Selecting by text: where XPath wins
XPath can match an element by what it says, and CSS cannot. This is the capability that earns XPath a place in every scraper. To find the “Next” pagination link by its text:
# XPath: match the link by its visible text
next_link = doc.xpath('//a[contains(text(), "Next")]/@href')
print(next_link)
['/page/2/']
contains(text(), "Next") finds the anchor whose text includes “Next” and /@href reads its link. There is no CSS selector that does this. When a page gives you nothing stable to grab except the words on a button, XPath is the way through.
Walking up the tree
XPath can step from a matched element back to its parent or an ancestor, which CSS can’t do.

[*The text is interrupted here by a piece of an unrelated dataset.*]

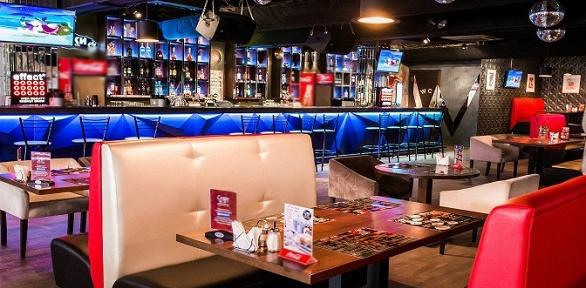 Блюда инапитки навыбор всети ресторанов-клубов Crazy Mix заполцены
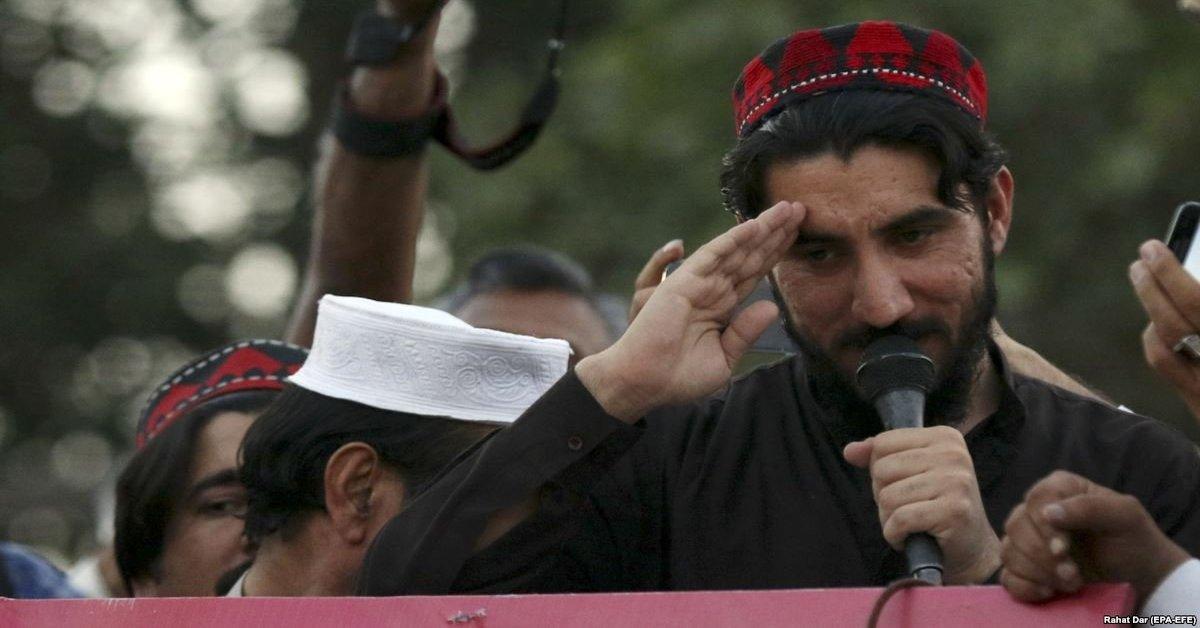 PTM leader Manzoor Pashteen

If you find a price and need the product container around it:
# from a price node, climb to the enclosing quote box
container = doc.xpath('//span[@class="text"]/parent::div[@class="quote"]')
print(len(container), "containers reached via parent axis")

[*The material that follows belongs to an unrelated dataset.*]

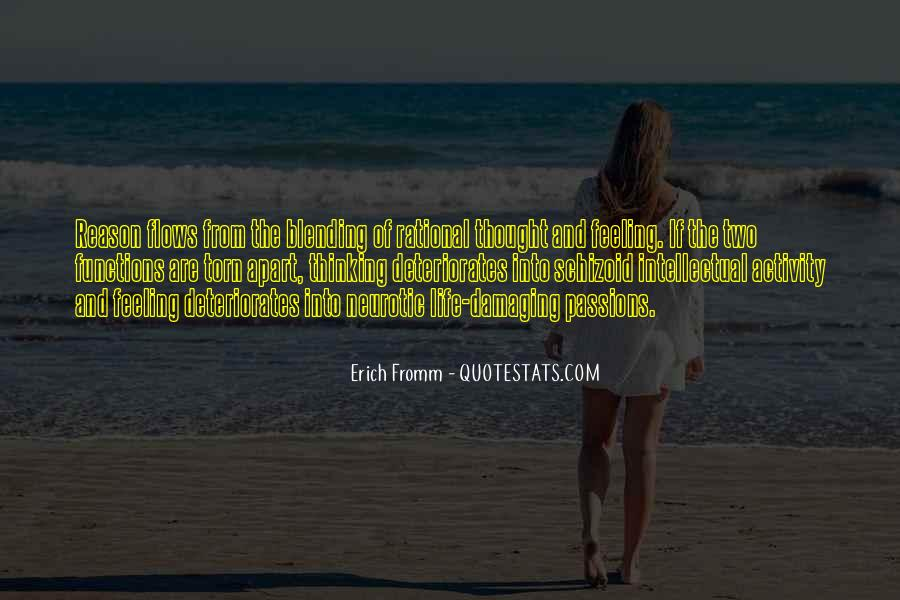 Quotes About Feeling Torn Apart #251916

10 containers reached via parent axis
The parent:: and ancestor:: axes let you anchor on the one reliable element on a page, then navigate to the messy parts around it. CSS only ever moves downward, so this pattern is XPath-only.
Which should you learn first?
Learn CSS selectors first, because they cover most of what you’ll scrape and you may already know them from styling pages. Add XPath the first time a job needs text matching, a parent hop, or a condition CSS can’t express. Most of my scrapers use CSS for the easy 90% and a few XPath expressions for the parts that fight back.
Once your selectors are solid, the next wall is usually a site that blocks you rather than one with tricky markup. That’s a different problem, covered in the main web scraping guide, and it’s where a scraper API like ChocoData takes over the fetching while your selectors keep doing the parsing.
FAQ
In practice the speed difference is negligible for scraping. lxml compiles both to fast C-level lookups. Choose on readability and capability, not speed: CSS for simple class and id matches, XPath when you need text matching or axis navigation.
Standard CSS selectors cannot match an element by its text content. XPath can, with contains(text(), '...') or matching the normalized string. This is the single most common reason scrapers reach for XPath.
For XPath, yes, lxml is the standard choice and supports the full XPath 1.0 syntax. BeautifulSoup on its own does not support XPath; it uses its own search methods and CSS selectors. Many scrapers parse with lxml when they want XPath.